• [Tujuan Latihan]:
Tentukan apakah tiap pernyataan berikut sesuai dengan bacaan tentang kalender Islam di bawah. Jawab ya atau tidak, lalu kutip kata-kata bacaan yang menjadi penentunya: (a) Menurut Wapres, penyatuan kalender Islam internasional harus diawali dengan menyatukan perbedaan di dalam negeri. (b) Pandangan rukyat dipegang oleh Muhammadiyah. (c) Wapres menyebut ada dua pandangan yang memunculkan perbedaan perhitungan kalender.

• [Bacaan]:

────────────────────

Jakarta, Kompas - Wakil Presiden Jusuf Kalla mengemukakan, upaya yang dilakukan Pimpinan Pusat Muhammadiyah untuk menyatukan kalender Islam internasional harus dimulai dengan menyatukan perbedaan di dalam negeri. Perbedaan di dalam negeri soal kalender Islam nyata terlihat saat harus bersatu menentukan jatuhnya 1 Syawal untuk hari raya Idul Fitri.
Wapres menyebutkan, di antara umat Islam di Indonesia, terdapat tiga pandangan yang memunculkan perbedaan perhitungan kalender, yaitu pandangan yang berdasarkan hisab (Muhammadiyah), rukyat (Nahdlatul Ulama), dan kepantasan.

────────────────────

• [Cuplikan Data]:
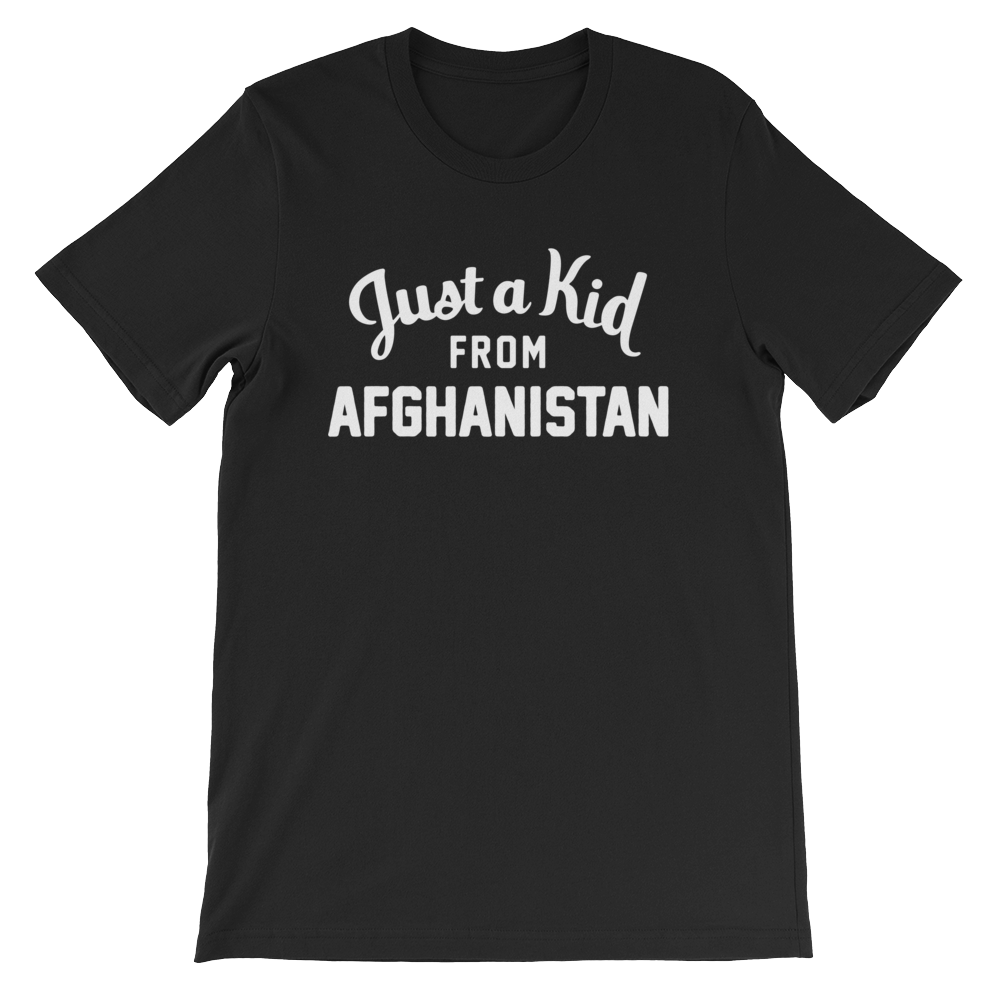 Afghanistan T-Shirt | Just a Kid from Afghanistan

────────────────────

• [Hasil Pengerjaan]:
(a) Ya: "harus dimulai dengan menyatukan perbedaan di dalam negeri"
(b) Tidak: "hisab (Muhammadiyah), rukyat (Nahdlatul Ulama)"
(c) Tidak: "terdapat tiga pandangan yang memunculkan perbedaan perhitungan kalender"